The relationship between the gut microbiota and PD is receiving increasing attention (79–81). Krueger et al. (82) found that the abundance of butyrate-producing bacteria was reduced in the gut of PD patients, leading to lower butyrate levels, which may affect gut barrier function and neuroinflammatory status. The signaling mechanisms between the gut and brain are also being progressively revealed (83, 84). Vitetta et al. reported that neuroepithelial cells in the gut can rapidly transmit signals to the brain via the vagus nerve, influencing neuronal activity (85). Optogenetic technology provides new tools for studying the gut–brain axis (86, 87). By specifically activating light-sensitive channels in intestinal enterochromaffin (EC) cells, serotonin (5-HT) release can be modulated, thereby affecting central nervous system function (88). These emerging technologies offer unprecedented methodological support for elucidating peripheral–central signaling coupling mechanisms and developing non-invasive intervention approaches, which warrant systematic integration and validation in future studies.

The pathogenesis of Parkinson's disease is gradually expanding from the traditional concept of central nervous system degeneration to the interplay between the gut and brain axis (as illustrated in Figure 2).
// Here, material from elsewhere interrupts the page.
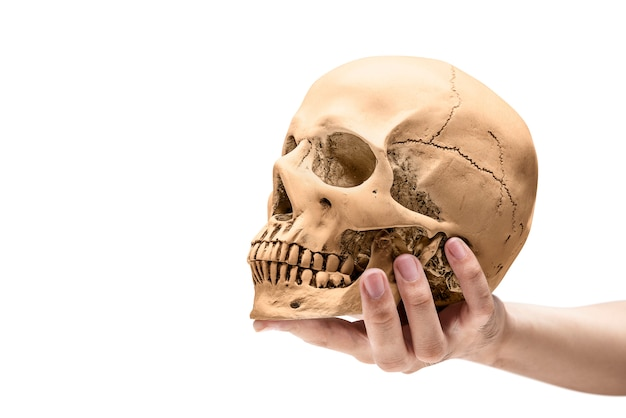 Hand holding human skull Premium Photo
Current studies suggest that factors such as gut microbiota imbalance, abnormal metabolite profiles, and impaired gut barrier function may play roles as early as the prodromal phase of the disease. These factors contribute to neuronal injury via multiple mechanisms, including neuroinflammation, mitochondrial dysfunction, and α-synuclein aggregation. The vagus nerve, as a key pathway of the gut–brain axis, not only mediates signal transmission under physiological conditions but may also act as a conduit for pathological protein propagation from the periphery to the brain under pathological conditions.

In terms of intervention strategies, remote rehabilitation techniques such as transcutaneous vagus nerve stimulation, virtual reality training, and wearable device monitoring offer new tools for personalized management of Parkinson's disease. Meanwhile, gut-targeted approaches including probiotics, prebiotics, and dietary interventions have shown potential in preclinical and early clinical studies to modulate gut microbiota, attenuate systemic inflammation, and support gut barrier function; however, their efficacy and mechanisms in PD patients remain to be fully validated. Integrating fecal metabolomics, brain imaging, motor parameters, and immune markers into a multimodal framework may support early detection and treatment monitoring. The envisioned integration of microbiome biomarker analytics with wearable technologies represents a promising but as yet unrealized frontier in precision remote management of PD. While the convergence of omics technologies, wearable devices, and digital therapeutics holds transformative promise, substantial translational hurdles remain. These include the poor replicability of animal-derived findings in heterogeneous human populations, the lack of standardized pipelines for digital biomarker validation, and the limited regulatory infrastructure to support clinical adoption.

Despite current limitations such as unclear mechanisms, lack of sensitive biomarkers, and inadequate remote data collection and adherence assessment tools, ongoing advances in biotechnology, artificial intelligence, and interdisciplinary integration are expected to further advance gut–brain axis research and intervention strategies for Parkinson's disease. These developments will provide a more solid foundation for early diagnosis and comprehensive treatment.